**Given information**:

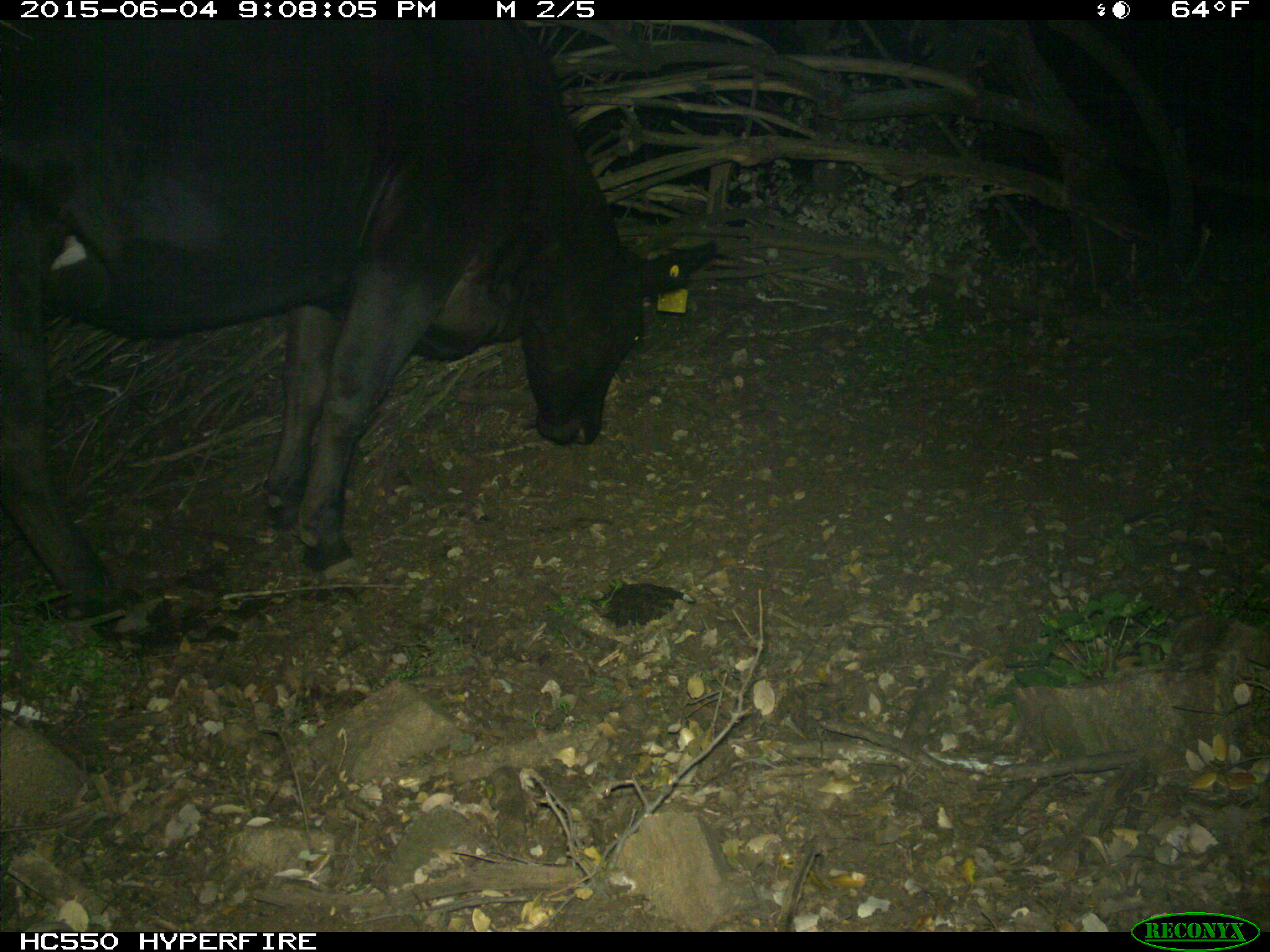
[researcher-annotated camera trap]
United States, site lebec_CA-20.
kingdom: Animalia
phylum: Chordata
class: Mammalia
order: Artiodactyla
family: Bovidae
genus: Bos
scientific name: Bos taurus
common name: domestic cow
Bos taurus (domestic cow).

**Exercise instructions**:
Word for word, reproduce all of the entries above and omit the pictures.

**Finished task**:
[researcher-annotated camera trap]
United States, site lebec_CA-20.
kingdom: Animalia
phylum: Chordata
class: Mammalia
order: Artiodactyla
family: Bovidae
genus: Bos
scientific name: Bos taurus
common name: domestic cow
Bos taurus (domestic cow).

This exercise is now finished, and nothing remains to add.